▶ _Textauszug_
-----
Der Gender Pay Gap wird alljährlich mindestens dreimal zum Thema gemacht – anlässlich der zwei Equal Pay Days, also zum einen dem Tag, gerechnet vom Jahresanfang, bis zu dem Frauen gratis gearbeitet hätten, und zum anderen an jenem Tag, ab dem sie bis Jahresende hin gratis arbeiten würden, wenn sie in der Zwischenzeit gleich viel verdient hätten, wie Männer. Und natürlich zum Weltfrauentag am 8. März. Weit weniger oft wird hingegen die ungleiche Höhe der Pensionen thematisiert, der so genannte Gender Pension Gap.
-----
▶ _Aufgabe A_
Übertragen Sie diesen Satz aus dem Textauszug zum Gender Pay Gap ins Englische: „Weit weniger oft wird hingegen die ungleiche Höhe der Pensionen thematisiert, der so genannte Gender Pension Gap.“
▶ _Aufgabe B_
Welcher Anlass wird im Textauszug zum Gender Pay Gap neben den beiden Equal Pay Days genannt, zu dem das Thema jährlich aufgegriffen wird?
▶ _Aufgabe C_
Führen Sie den Textauszug zum Gender Pay Gap im Anschluss an seinen letzten Satz weiter.
Die Datensätze haben mit dem Textauszug nichts zu tun.

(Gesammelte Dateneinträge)
-----
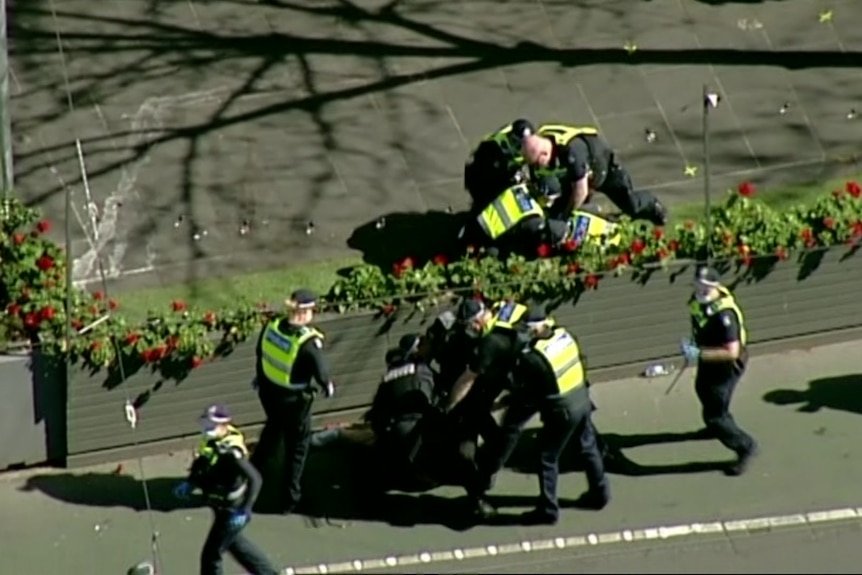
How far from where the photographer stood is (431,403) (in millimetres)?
16172

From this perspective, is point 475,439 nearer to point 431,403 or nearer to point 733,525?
point 431,403

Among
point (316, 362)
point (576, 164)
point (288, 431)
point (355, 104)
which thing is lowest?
point (288, 431)

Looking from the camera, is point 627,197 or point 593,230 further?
point 627,197

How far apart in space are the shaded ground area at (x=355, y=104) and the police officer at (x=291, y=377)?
2281 millimetres

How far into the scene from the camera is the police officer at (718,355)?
52.5ft

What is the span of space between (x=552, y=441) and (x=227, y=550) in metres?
2.18

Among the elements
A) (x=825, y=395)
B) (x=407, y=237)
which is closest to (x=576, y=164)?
(x=407, y=237)

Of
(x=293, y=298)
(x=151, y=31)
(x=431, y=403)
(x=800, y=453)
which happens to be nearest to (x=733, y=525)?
(x=800, y=453)

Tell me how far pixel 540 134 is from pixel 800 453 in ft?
9.37

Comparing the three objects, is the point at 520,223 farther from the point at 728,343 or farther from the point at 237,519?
the point at 237,519

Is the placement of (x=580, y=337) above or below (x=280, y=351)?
below

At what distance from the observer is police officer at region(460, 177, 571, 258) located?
17.3 meters

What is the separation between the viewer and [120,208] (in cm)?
1870

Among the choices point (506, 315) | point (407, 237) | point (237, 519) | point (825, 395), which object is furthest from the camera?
point (407, 237)
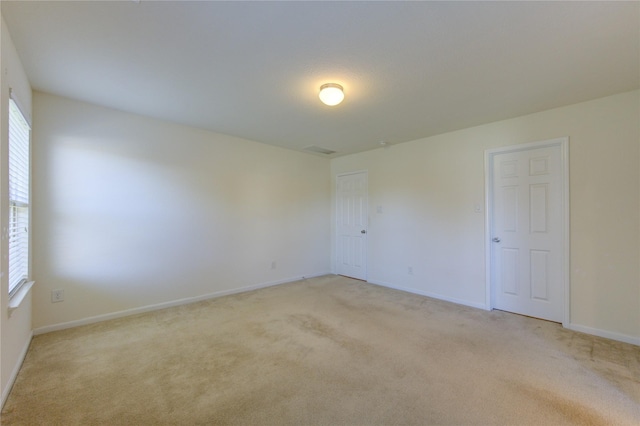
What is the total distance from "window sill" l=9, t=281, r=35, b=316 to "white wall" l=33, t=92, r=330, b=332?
1.10 ft

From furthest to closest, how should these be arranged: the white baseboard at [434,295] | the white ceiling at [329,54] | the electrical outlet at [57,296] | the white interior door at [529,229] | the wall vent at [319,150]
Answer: the wall vent at [319,150] → the white baseboard at [434,295] → the white interior door at [529,229] → the electrical outlet at [57,296] → the white ceiling at [329,54]

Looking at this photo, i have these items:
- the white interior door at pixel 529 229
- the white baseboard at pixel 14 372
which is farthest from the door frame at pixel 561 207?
the white baseboard at pixel 14 372

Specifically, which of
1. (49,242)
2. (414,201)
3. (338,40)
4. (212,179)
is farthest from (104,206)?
(414,201)

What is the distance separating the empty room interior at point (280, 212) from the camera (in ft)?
5.81

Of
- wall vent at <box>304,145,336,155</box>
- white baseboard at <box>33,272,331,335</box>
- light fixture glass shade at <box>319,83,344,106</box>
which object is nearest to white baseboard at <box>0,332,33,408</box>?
-----
▶ _Antwortbereich A_
By contrast, the unequal level of pensions, the so-called gender pension gap, is addressed far less often.

▶ _Antwortbereich B_
Der Weltfrauentag am 8. März.

▶ _Antwortbereich C_
Im EU-Schnitt weisen die Pensionen von Männern und Frauen weit größere Unterschiede als den Gender Pay Gap auf, der in seiner größten berechenbaren Form, also sektorenunspezifisch und nicht nach Voll- und Teilzeit unterscheidend, für Österreich 21.7 % (2015) beträgt. Durchschnittlich weichen die Pensionsgehälter in der EU zwischen Männern und Frauen um 38 % ab. Mit einem Wert von 39 % liegt Österreich hinter Deutschland (mit 45 %), Luxemburg, den Niederlanden und dem Vereinigten Königreich auf Platz fünf der höchsten genderspezifischen Unterschiede. Diese Diskrepanzen in den Pensionen sind symptomatisch dafür, dass Frauen in Österreich, wie auch in der gesamten EU nie den gleichen Lohn für gleiche Arbeit erhalten haben, und dafür, dass Ungleichbehandlung nicht mit dem Ausstieg aus dem Erwerbsleben aufhört. Wie kommt es also dazu, dass Frauen und Männer so grob voneinander abweichende Pensionen beziehen?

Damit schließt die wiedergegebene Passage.